Racist microaggressions and their impact is not something that I would see on a show that centers white characters. I think this is, in part, why so many Latinas connect to the show even when it’s not about us. Many Latinas love “Insecure” because the themes of friendship, growth, and relationships are universal. These aren’t experiences that just happen to white characters, as Hollywood would want you to believe when only 2.2 out of 10 leads on scripted television shows are people of color. Latinos share 6.2% of all roles, which means their share of lead roles are practically nonexistent.
The fourth season of “Insecure” revolves around one of the hardest types of breakups: the unraveling of friendship between Issa and Molly.
“I definitely relate to the friendships [on the show] and how they can be just like a romantic relationship which is full of ups and downs,” Betsy Cardenas from Los Angeles said.
Throughout the season, Molly experiences some rough patches with her new boyfriend and Issa gains confidence in her career, but neither of them can rely on each other to share these transformations together as a tension between them grows.
“The truth behind the effort that it takes to maintain an adult friendship was wonderful to see reflected on screen. [I related to] the complexity of growing up and sometimes apart,” Marcela Torres-Cervantes from Durham, N.C. said.
Molly works through the distance growing between her and Issa and struggles with her man with the help of her therapist. The normalization of therapy and mental health is another element of this season that connected with Latinas. Issa’s romantic-partner-turned-friend Nathan shows vulnerability in confiding in her about his Bipolar diagnosis.
“I love the way the show addresses mental health and attempts to remove the stigma. From Nathan’s challenges with Bipolar disorder to Molly seeking help from a therapist, the show addresses them in a way that isn’t blown out of proportion and helps the audience acknowledge that mental health issues affect our daily lives in ways we have previously dismissed,” Felix said.
A delight this season was watching Issa rekindle her love with Lawrence. From the first season to this one, what finally creates a path for these two to come together is that each of them seems to be finally comfortable and happy with who they are as individuals, especially professionally. Something that was weighing Issa down in earlier seasons was being in a career where she was not valued, while Molly, for example, was finding her groove at a new law firm.
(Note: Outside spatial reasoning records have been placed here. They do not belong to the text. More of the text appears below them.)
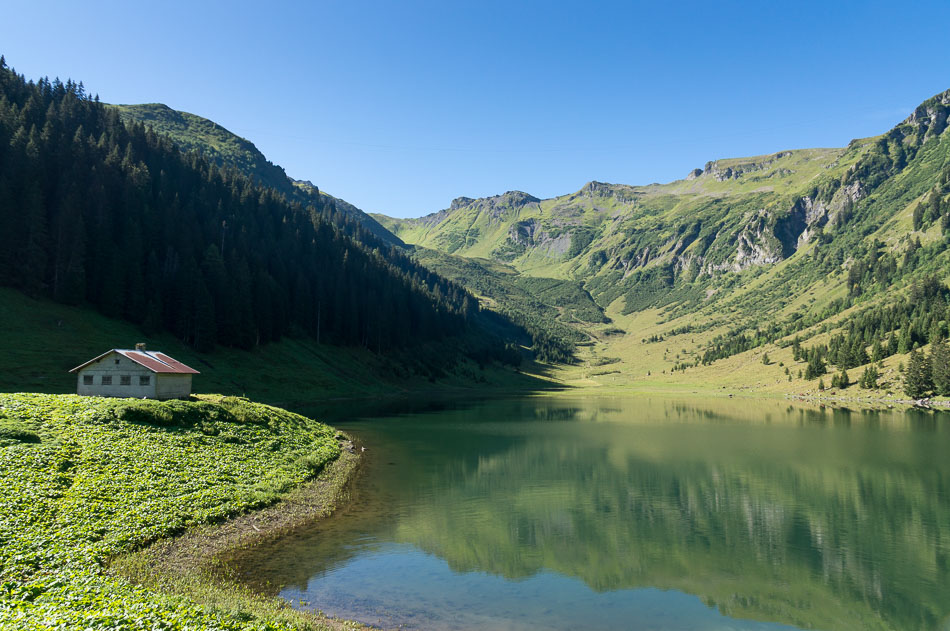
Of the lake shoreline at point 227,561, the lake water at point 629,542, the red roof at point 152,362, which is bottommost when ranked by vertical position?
the lake water at point 629,542

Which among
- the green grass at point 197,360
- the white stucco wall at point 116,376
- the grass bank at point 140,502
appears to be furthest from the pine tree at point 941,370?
the white stucco wall at point 116,376

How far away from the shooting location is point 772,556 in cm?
2723

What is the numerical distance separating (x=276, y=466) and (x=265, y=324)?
8090 centimetres

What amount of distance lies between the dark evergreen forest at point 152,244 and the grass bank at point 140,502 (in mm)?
57865

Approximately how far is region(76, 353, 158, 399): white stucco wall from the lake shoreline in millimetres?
22820

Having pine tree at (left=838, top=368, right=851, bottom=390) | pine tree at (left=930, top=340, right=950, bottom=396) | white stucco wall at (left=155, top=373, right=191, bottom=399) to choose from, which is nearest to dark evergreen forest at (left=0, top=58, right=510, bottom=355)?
white stucco wall at (left=155, top=373, right=191, bottom=399)

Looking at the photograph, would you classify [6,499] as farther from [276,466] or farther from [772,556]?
[772,556]

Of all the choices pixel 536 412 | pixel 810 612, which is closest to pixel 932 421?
pixel 536 412

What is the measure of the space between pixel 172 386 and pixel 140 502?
26.5m

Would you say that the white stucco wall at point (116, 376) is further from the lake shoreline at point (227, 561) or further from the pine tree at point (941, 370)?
the pine tree at point (941, 370)

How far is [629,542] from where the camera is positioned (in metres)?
29.3

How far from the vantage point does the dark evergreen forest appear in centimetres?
8956

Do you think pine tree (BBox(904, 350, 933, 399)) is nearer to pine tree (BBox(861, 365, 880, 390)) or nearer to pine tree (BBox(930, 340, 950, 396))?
pine tree (BBox(930, 340, 950, 396))

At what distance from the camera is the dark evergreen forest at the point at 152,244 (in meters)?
89.6
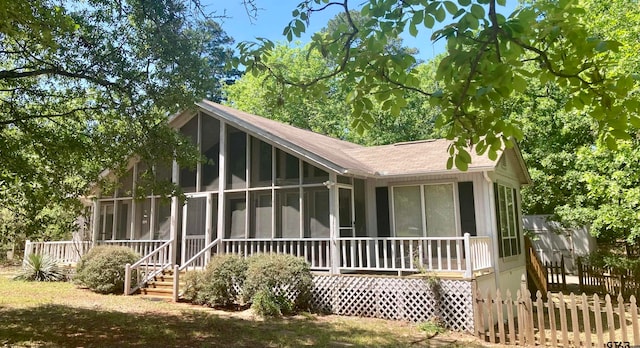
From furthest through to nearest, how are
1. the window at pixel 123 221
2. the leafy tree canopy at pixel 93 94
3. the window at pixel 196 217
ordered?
the window at pixel 123 221 < the window at pixel 196 217 < the leafy tree canopy at pixel 93 94

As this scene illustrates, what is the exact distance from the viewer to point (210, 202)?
14000 mm

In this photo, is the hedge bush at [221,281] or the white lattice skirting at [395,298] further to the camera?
the hedge bush at [221,281]

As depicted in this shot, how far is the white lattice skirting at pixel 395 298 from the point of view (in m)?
9.80

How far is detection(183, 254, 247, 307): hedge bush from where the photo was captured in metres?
11.6

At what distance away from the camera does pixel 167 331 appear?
8719 mm

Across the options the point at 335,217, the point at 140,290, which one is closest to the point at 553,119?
the point at 335,217

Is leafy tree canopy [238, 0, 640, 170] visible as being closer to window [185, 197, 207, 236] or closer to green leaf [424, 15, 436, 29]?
green leaf [424, 15, 436, 29]

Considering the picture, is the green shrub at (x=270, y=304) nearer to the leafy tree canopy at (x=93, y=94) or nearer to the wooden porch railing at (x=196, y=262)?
the wooden porch railing at (x=196, y=262)

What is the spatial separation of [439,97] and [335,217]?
8.95 meters

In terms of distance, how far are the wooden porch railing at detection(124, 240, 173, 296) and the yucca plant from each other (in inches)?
183

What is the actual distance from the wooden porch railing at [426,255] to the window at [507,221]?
4.36ft

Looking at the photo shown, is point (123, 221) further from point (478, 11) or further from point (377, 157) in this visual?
point (478, 11)

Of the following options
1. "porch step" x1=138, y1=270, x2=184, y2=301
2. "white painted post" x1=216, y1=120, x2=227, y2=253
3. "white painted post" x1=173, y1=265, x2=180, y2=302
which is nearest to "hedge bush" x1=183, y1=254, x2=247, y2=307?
"white painted post" x1=173, y1=265, x2=180, y2=302

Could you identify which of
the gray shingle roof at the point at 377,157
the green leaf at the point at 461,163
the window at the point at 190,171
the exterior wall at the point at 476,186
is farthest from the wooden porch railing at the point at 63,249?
the green leaf at the point at 461,163
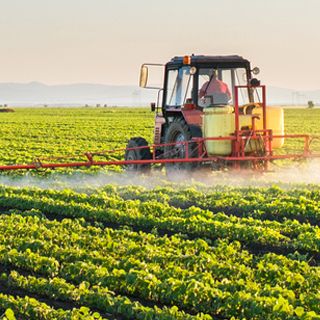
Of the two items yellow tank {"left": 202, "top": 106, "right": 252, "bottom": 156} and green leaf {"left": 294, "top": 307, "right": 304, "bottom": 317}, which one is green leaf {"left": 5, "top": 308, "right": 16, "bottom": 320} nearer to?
green leaf {"left": 294, "top": 307, "right": 304, "bottom": 317}

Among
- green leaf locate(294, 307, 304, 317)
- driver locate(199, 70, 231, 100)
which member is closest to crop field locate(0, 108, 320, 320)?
green leaf locate(294, 307, 304, 317)

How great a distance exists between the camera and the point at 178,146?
15070mm

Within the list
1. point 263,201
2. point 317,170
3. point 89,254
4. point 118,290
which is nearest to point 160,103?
point 317,170

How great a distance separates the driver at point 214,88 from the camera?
48.5 feet

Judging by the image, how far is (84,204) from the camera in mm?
12211

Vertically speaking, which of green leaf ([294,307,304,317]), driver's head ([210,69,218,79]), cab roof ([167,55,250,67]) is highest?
cab roof ([167,55,250,67])

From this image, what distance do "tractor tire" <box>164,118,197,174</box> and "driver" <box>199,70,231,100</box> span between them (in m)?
0.70

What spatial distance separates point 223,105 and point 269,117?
2.91 ft

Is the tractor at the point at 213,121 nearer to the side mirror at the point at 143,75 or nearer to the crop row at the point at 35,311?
the side mirror at the point at 143,75

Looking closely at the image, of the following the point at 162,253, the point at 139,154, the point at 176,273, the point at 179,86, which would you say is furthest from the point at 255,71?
the point at 176,273

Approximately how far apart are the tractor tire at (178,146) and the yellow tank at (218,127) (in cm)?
40

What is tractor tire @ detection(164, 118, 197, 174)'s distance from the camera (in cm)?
1466

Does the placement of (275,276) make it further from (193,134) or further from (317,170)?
(317,170)

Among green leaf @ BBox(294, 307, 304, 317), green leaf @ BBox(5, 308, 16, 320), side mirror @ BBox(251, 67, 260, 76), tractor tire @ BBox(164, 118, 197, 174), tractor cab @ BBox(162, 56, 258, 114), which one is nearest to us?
green leaf @ BBox(294, 307, 304, 317)
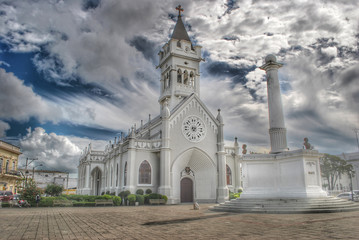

Maryann Morales Mallin in Fort Lauderdale, Fla., identified with this. “I was in social work like Issa working with kids and trying to get by while my friends would do better.”
For four seasons, viewers witnessed Issa transform, gain confidence, and find her passion for uplifting Black small businesses and performers. We saw Lawrence also confront his insecurities and how they contributed to his fall out with Issa. But just when it seemed we were handed our fairytale ending, a revelation in the season finale brings us down to the reality that life is messy.
“The show is a (hilarious and sometimes crazy) reminder that not everything is going to work out and that is okay,” Tiffany Tapia, New York said. “Self-growth is very necessary and “Insecure” does a captivating job of teaching us that.”